## [The request]
Only the lines from the one containing "Which is point" through the end of the material are to be echoed, each exactly as it appears.

## [Dataset excerpts]
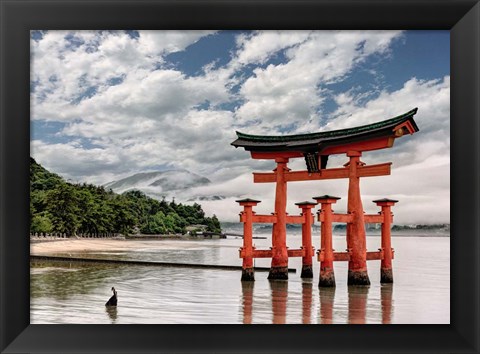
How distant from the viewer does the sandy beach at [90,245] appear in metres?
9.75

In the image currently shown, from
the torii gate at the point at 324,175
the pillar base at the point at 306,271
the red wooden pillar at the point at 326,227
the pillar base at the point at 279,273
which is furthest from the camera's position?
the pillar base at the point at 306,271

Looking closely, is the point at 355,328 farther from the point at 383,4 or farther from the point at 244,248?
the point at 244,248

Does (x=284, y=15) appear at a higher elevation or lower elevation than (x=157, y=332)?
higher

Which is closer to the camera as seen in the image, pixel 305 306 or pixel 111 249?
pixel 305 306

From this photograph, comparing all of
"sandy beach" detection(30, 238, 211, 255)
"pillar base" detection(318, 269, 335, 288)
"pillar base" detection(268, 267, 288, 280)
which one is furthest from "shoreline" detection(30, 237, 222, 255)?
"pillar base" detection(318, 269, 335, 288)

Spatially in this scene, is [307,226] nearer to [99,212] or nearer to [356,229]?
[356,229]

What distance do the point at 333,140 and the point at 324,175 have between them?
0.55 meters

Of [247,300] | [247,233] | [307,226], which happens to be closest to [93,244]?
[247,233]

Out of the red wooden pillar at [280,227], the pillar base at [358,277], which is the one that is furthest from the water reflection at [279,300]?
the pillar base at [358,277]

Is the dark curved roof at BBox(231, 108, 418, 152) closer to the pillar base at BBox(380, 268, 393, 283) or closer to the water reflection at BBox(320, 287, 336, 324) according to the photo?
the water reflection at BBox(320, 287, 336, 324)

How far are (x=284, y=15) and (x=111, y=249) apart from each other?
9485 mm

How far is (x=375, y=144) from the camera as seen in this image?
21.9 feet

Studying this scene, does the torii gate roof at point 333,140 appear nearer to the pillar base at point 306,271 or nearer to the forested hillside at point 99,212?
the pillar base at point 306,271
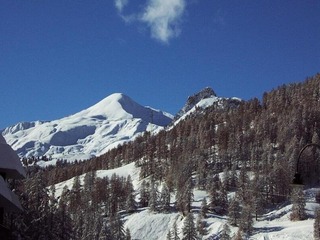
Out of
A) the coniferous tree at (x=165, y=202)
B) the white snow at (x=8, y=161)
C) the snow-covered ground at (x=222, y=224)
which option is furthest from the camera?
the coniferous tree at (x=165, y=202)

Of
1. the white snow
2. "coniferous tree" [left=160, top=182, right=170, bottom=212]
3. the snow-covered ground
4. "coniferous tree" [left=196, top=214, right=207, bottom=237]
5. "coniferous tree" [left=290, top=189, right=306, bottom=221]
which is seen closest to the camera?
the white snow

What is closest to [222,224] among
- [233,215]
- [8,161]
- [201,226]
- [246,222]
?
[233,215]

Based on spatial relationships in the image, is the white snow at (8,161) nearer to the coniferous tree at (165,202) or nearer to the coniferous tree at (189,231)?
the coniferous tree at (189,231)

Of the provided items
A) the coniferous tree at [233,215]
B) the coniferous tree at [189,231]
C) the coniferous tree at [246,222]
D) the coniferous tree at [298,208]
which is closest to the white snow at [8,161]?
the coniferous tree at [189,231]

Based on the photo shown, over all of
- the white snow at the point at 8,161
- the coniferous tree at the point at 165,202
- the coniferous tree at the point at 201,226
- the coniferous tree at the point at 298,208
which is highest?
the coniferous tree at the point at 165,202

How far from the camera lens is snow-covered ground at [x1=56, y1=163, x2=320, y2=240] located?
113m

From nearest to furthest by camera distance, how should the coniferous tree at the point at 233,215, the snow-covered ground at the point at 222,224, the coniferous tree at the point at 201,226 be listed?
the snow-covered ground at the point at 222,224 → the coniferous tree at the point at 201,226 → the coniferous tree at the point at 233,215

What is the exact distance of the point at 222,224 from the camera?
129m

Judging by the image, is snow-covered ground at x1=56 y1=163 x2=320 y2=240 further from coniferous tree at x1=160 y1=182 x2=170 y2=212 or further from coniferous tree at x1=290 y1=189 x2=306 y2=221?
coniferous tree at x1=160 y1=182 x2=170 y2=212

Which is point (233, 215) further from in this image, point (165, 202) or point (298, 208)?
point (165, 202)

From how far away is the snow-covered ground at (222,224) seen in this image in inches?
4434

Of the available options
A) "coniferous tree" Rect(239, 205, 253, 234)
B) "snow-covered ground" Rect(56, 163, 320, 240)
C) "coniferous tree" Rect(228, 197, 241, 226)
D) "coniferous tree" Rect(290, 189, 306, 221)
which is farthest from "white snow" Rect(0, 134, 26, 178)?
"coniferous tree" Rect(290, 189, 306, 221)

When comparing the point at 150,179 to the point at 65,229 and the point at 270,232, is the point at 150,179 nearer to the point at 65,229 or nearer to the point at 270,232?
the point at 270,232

## [Written response]
Which is point (233, 215) further from in this image, point (165, 202) or point (298, 208)?
point (165, 202)

From how far away is the snow-covered ground at (222,224) seen in this image in inches?
4434

Of the available options
A) "coniferous tree" Rect(239, 205, 253, 234)
B) "snow-covered ground" Rect(56, 163, 320, 240)
C) "coniferous tree" Rect(228, 197, 241, 226)
D) "coniferous tree" Rect(290, 189, 306, 221)
which is farthest from "white snow" Rect(0, 134, 26, 178)?
"coniferous tree" Rect(290, 189, 306, 221)

When comparing the point at 150,179 to the point at 65,229 and the point at 270,232, is the point at 150,179 nearer to the point at 65,229 or nearer to the point at 270,232?
the point at 270,232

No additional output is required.